- _Given exercise_
Please quote every row below word for word, omitting the pictures.

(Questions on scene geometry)
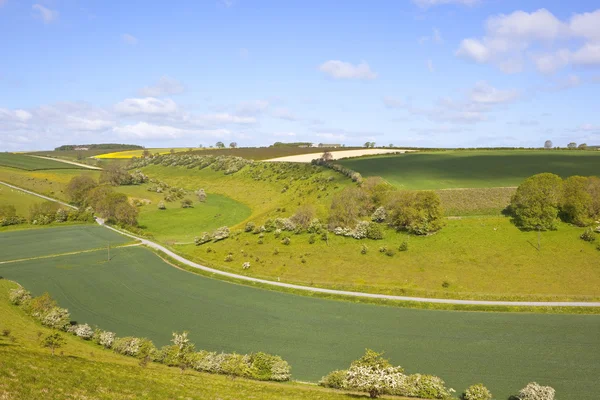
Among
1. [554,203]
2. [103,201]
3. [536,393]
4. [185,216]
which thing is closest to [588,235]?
[554,203]

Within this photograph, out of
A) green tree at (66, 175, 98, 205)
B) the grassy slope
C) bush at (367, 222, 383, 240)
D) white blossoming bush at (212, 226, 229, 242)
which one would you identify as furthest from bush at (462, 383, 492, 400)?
green tree at (66, 175, 98, 205)

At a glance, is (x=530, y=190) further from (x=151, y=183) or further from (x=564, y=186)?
(x=151, y=183)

- _Result of the task_
Among
1. [554,203]
2. [103,201]
3. [536,393]
4. [185,216]
which thing is closest to [588,235]?
[554,203]

Within this photograph, out of
A) green tree at (66, 175, 98, 205)
B) the grassy slope
C) bush at (367, 222, 383, 240)
D) white blossoming bush at (212, 226, 229, 242)
which one would you identify as furthest from bush at (462, 383, 492, 400)?
green tree at (66, 175, 98, 205)

At a glance, is (x=530, y=190) further from (x=151, y=183) or further from (x=564, y=186)?
(x=151, y=183)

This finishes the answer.